- **Task data**:
• • • • • • •

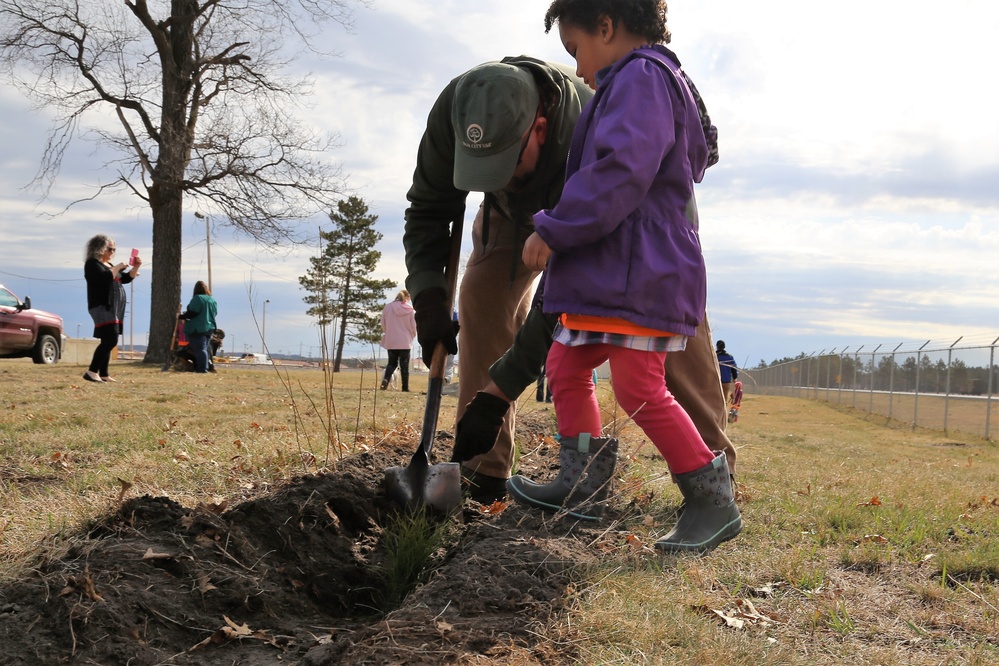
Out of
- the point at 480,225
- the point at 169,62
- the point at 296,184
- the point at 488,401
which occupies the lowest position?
the point at 488,401

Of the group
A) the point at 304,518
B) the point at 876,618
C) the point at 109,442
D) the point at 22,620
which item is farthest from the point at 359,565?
the point at 109,442

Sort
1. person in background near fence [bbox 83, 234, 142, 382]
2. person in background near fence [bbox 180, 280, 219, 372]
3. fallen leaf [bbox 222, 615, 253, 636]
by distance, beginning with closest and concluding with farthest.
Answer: fallen leaf [bbox 222, 615, 253, 636]
person in background near fence [bbox 83, 234, 142, 382]
person in background near fence [bbox 180, 280, 219, 372]

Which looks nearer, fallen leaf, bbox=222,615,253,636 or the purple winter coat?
fallen leaf, bbox=222,615,253,636

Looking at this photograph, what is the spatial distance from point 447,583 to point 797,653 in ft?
2.91

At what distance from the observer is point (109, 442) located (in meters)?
4.76

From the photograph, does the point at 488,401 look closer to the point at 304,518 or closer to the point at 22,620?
the point at 304,518

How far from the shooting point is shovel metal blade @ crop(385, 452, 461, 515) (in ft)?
9.37

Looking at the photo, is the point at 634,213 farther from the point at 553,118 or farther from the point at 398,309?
the point at 398,309

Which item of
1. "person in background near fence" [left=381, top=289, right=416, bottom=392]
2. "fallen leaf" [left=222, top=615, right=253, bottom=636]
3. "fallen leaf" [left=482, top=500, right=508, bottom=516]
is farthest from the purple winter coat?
"person in background near fence" [left=381, top=289, right=416, bottom=392]

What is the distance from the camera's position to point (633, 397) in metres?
2.52

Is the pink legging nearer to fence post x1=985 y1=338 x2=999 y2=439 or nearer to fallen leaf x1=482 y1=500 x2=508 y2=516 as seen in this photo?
fallen leaf x1=482 y1=500 x2=508 y2=516

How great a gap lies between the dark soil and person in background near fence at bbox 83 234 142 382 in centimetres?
830

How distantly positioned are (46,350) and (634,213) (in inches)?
680

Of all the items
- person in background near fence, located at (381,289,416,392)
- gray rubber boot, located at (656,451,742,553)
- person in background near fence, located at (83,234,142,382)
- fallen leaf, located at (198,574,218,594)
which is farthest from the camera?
person in background near fence, located at (381,289,416,392)
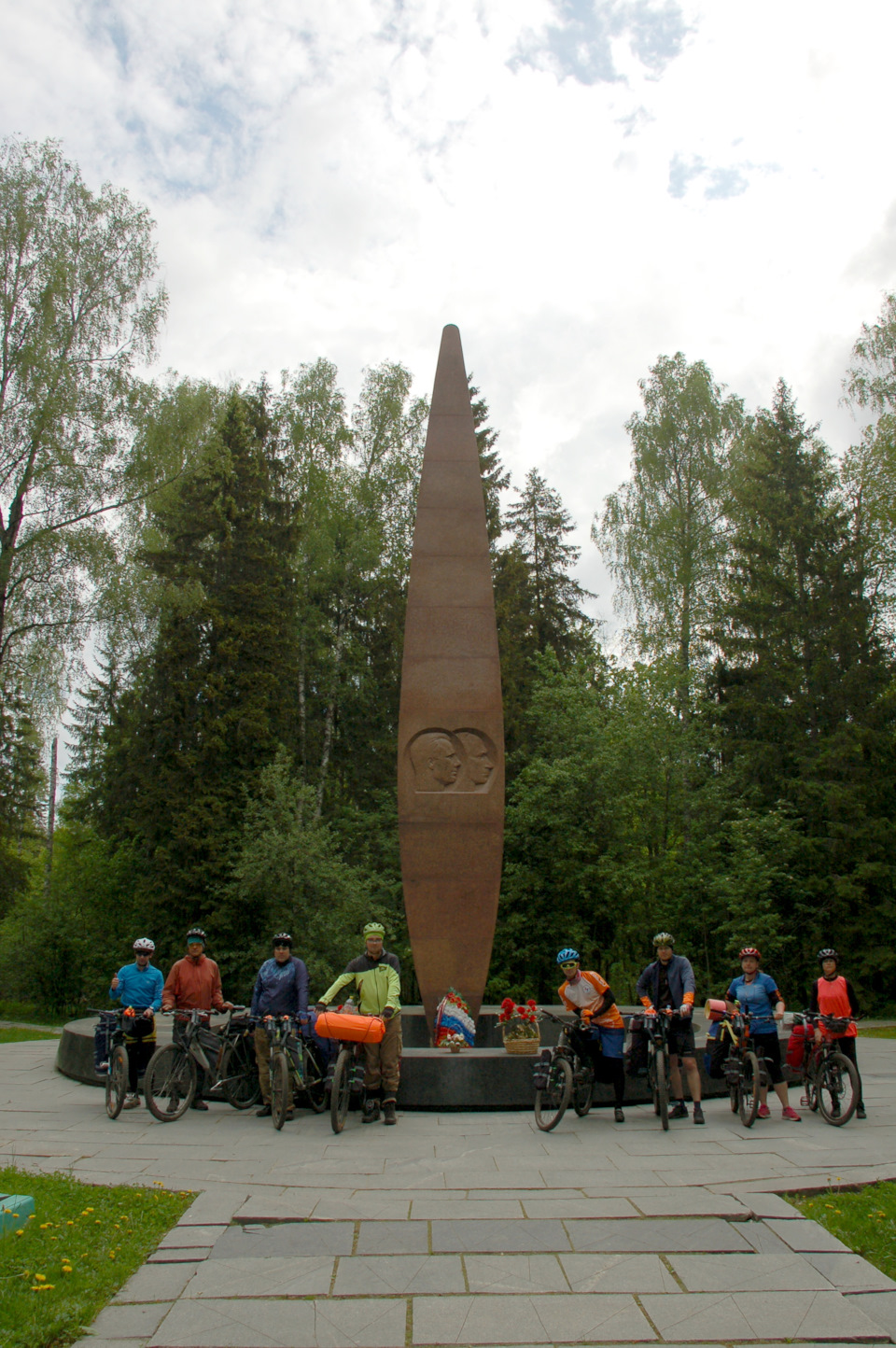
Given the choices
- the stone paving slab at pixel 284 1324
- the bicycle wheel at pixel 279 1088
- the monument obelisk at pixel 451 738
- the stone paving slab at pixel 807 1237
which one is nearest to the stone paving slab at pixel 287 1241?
the stone paving slab at pixel 284 1324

• • • • • • •

- **Direction**: Convert all of the data above into a JSON list of strings, one string per line. Skip blank lines and leave the pictures out.

- **Task answer**:
[
  "Out of",
  "- the point at 480,225",
  "- the point at 169,62",
  "- the point at 296,184",
  "- the point at 488,401",
  "which occupies the lowest position?",
  "the point at 488,401",
  "Of the group",
  "A) the point at 304,518",
  "B) the point at 876,618",
  "C) the point at 109,442",
  "D) the point at 22,620",
  "which item is farthest from the point at 359,565?",
  "the point at 109,442",
  "Sort",
  "1. person in background near fence [bbox 83, 234, 142, 382]",
  "2. person in background near fence [bbox 180, 280, 219, 372]",
  "3. fallen leaf [bbox 222, 615, 253, 636]",
  "by distance, beginning with closest and concluding with farthest.",
  "Answer: fallen leaf [bbox 222, 615, 253, 636]",
  "person in background near fence [bbox 83, 234, 142, 382]",
  "person in background near fence [bbox 180, 280, 219, 372]",
  "Which looks nearer, fallen leaf, bbox=222,615,253,636 or the purple winter coat?",
  "fallen leaf, bbox=222,615,253,636",
  "Looking at this photograph, what is the spatial distance from point 447,583 to point 797,653 in ft?",
  "2.91",
  "At what distance from the observer is point (109, 442) located (in meters)?",
  "4.76",
  "From the photograph, does the point at 488,401 look closer to the point at 304,518 or closer to the point at 22,620?",
  "the point at 304,518",
  "How far from the shooting point is shovel metal blade @ crop(385, 452, 461, 515) (in ft)?",
  "9.37",
  "Looking at the photo, is the point at 634,213 farther from the point at 553,118 or farther from the point at 398,309?",
  "the point at 398,309",
  "Which item of",
  "1. \"person in background near fence\" [left=381, top=289, right=416, bottom=392]",
  "2. \"fallen leaf\" [left=222, top=615, right=253, bottom=636]",
  "3. \"fallen leaf\" [left=482, top=500, right=508, bottom=516]",
  "is farthest from the purple winter coat?",
  "\"person in background near fence\" [left=381, top=289, right=416, bottom=392]",
  "What is the distance from the camera's position to point (633, 397) in metres?",
  "2.52",
  "Is the pink legging nearer to fence post x1=985 y1=338 x2=999 y2=439 or nearer to fallen leaf x1=482 y1=500 x2=508 y2=516 as seen in this photo?",
  "fallen leaf x1=482 y1=500 x2=508 y2=516",
  "How great a gap lies between the dark soil and person in background near fence at bbox 83 234 142 382 in centimetres?",
  "830",
  "How distantly positioned are (46,350) and (634,213) (in inches)?",
  "680",
  "Of all the items",
  "- person in background near fence, located at (381,289,416,392)",
  "- gray rubber boot, located at (656,451,742,553)",
  "- person in background near fence, located at (83,234,142,382)",
  "- fallen leaf, located at (198,574,218,594)",
  "which is farthest from the camera?",
  "person in background near fence, located at (381,289,416,392)",
  "Given the choices",
  "- the stone paving slab at pixel 284 1324",
  "- the bicycle wheel at pixel 279 1088",
  "- the monument obelisk at pixel 451 738",
  "- the stone paving slab at pixel 807 1237",
  "which one is nearest to the stone paving slab at pixel 287 1241?",
  "the stone paving slab at pixel 284 1324"
]